> _RECORDS SUPPLIED_
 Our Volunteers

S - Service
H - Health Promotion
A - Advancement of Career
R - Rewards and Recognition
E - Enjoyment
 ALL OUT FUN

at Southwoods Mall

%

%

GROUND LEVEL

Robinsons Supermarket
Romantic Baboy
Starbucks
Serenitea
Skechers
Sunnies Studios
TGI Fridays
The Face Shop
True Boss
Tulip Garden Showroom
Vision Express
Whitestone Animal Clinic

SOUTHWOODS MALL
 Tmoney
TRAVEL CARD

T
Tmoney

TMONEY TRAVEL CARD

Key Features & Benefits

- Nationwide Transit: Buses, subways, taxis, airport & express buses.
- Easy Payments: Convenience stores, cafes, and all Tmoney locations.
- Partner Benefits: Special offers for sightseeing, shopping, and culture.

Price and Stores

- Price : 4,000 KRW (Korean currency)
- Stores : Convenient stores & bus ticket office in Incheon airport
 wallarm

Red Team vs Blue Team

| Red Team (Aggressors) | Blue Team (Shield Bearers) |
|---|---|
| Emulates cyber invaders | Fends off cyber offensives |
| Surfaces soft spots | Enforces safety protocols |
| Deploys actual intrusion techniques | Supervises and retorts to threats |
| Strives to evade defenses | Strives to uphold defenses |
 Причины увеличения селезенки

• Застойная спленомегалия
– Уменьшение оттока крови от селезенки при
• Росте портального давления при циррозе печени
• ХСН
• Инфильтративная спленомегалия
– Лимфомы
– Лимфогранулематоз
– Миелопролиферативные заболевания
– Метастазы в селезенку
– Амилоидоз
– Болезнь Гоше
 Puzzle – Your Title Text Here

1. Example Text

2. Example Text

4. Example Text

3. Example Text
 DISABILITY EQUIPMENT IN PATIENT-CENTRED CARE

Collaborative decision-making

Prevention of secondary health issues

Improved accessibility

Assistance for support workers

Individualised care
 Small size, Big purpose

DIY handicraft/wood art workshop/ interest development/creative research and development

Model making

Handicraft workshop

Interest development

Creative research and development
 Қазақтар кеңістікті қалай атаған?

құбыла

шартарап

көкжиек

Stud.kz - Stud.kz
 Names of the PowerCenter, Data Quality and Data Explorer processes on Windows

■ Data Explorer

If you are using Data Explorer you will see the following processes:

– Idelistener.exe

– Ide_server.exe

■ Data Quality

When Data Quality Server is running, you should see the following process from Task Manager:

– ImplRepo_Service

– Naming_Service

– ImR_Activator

> _TASK STATEMENT_
Where in the records does the word "спленомегалия" appear? Copy each line that holds it.

> _REPLY TO THE TASK_
• Застойная спленомегалия
• Инфильтративная спленомегалия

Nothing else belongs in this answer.